The previous consultation fell under the first measure the HM Treasury announced as part of its March 2020 budget to address digital assets and the report now falls under the second measure to consult on the broader regulatory approach to digital assets, including the approach to stable coins. The consultation paper sets out the current regulatory landscape, the government’s proposed policy approach and specific proposals for digital currency payments

In collaboration with crypto asset task forces and the HM Treasury three key policy objectives were identified:

  1. Protecting financial stability and market integrity;
  2. Delivering robust consumer protections; and
  3. Promoting competition, innovation and supporting UK competitiveness.

These objectives are to be achieved with the underlying principles that the same risks should yield the same regulatory outcomes and to reflect international discussions with a “future government” approach to financial services and payments regulation.

The regulation proposes a staged approach with its

priority to ensure that tokens which could be reliably used for retail or wholesale transactions are subject to appropriate regulation.

This means that in the first stage stable tokens (including tokens where the value linked to single fiat or other assets e.g gold) will be brought in the scope of the legislative changes but unregulated exchange tokens, unregulated security tokens, and security tokens generally, will fall into second stage or future regulatory considerations.

The consultation is open until 21 March 2021.

The consultation displays UK’s lead in classifying and regulating digital assets.
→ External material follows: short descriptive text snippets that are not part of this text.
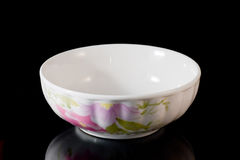 White bowl. China bowl decorated with paintings of flower Royalty Free Stock Images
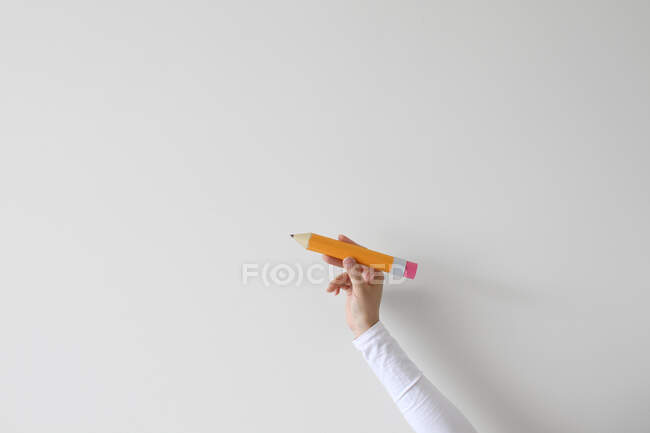 Woman's hand holding an oversized pencil — Stock Photo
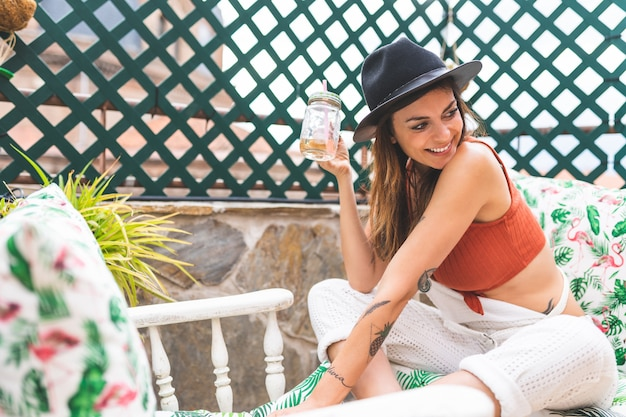 Beautiful spanish woman relaxing in a terrace at home.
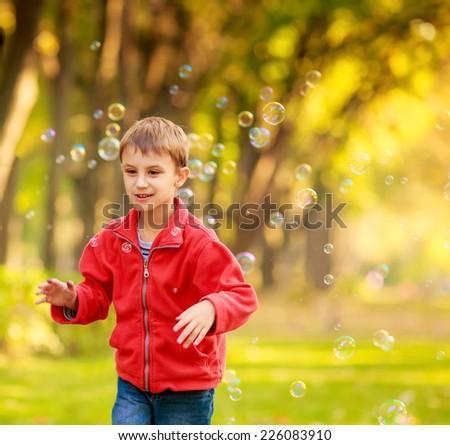 Happy kids blow bubbles outdoors - stock photo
The clear demarcation between the features of tokens that bring assets into regulation or push them outside of scope is both useful and necessary for companies developing products in the digital asset space. Currently there is no such regulation in Australia, however, this will be necessary to foster local innovation.

Canada’s VersaBank’s very innovative commercial digital money released

Not only has Canada listed one of the first Bitcoin and Ether exchange traded funds on the Toronto Stock Exchange, Canadian bank VersaBank has recently announced what they are calling a ‘world first’, a bank issued stablecoin.
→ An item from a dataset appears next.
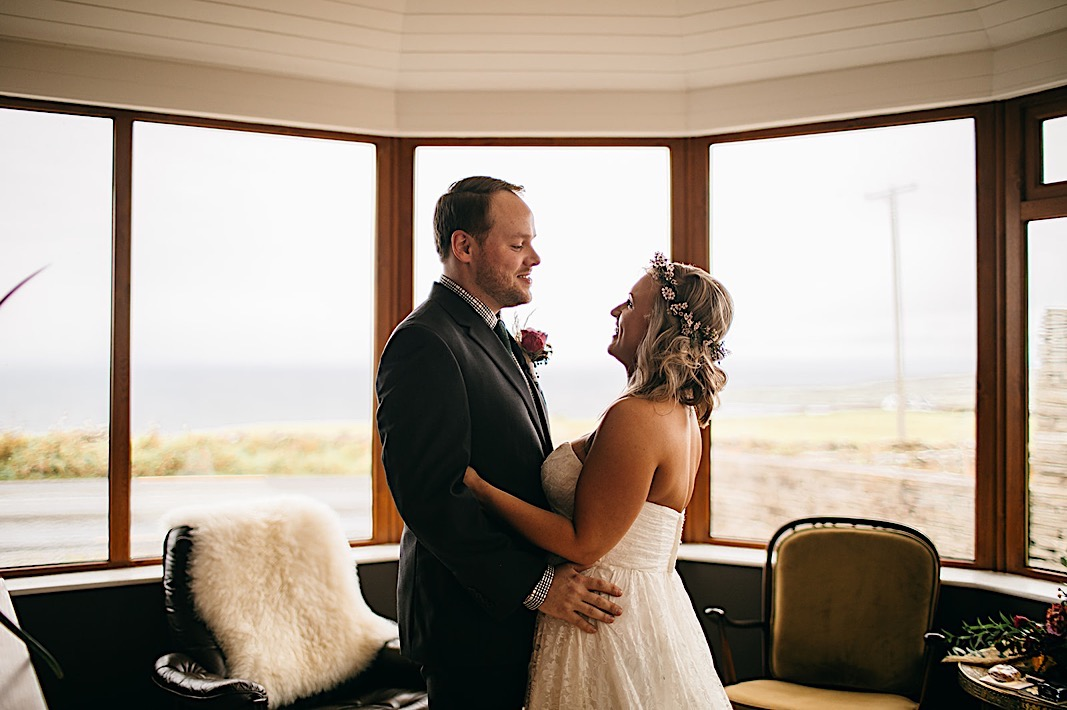 Bride and groom hold each other and smile during their first look at their elopement in the Moher Cliffs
VersaBank has always been friendly towards blockchain and digital currency. Their new ‘VCAD’ will be represented 1:1 deposits in a North American bank. It is intended that the VCAD will leverage smart contract functionality and be issued to financial intermediaries in exchange for Canadian dollar deposits. VersaBank’s partners will then be able to roll out VCAD to individuals and businesses who can use VCAD for general commerce and redeem it for Canadian dollars with the bank.

David Taylor, president of VesaBank said:

VCAD offers consumers and businesses the ability to adopt and leverage the benefits of digital currency and blockchain-based assets without the volatility of traditional currencies, alongside the security of a value-backed asset that the cryptocurrency world has long demanded.

Taylor added that:

VCAD provides consumers with not only the security afforded by an underlying deposit with a Canadian chartered bank but also the comfort of knowing that each VCAD issued or redeemed will always have one-to-one value with the Canadian dollar. With such clear benefits, we are highly confident in the demand for VCAD as digital currencies increasingly become part of mainstream financial transactions.

VersaBank has developed VCAD together with StableCorp, which currently offers a stablecoin called QCAD. Stablecorp is a joint venture of 3iQ (which was involved in the recent Bitcoin EFT on the TSX) and Mavennet a Canadian blockchain development. How long will it be before an Australian bank (or banks) start issuing their own stablecoins?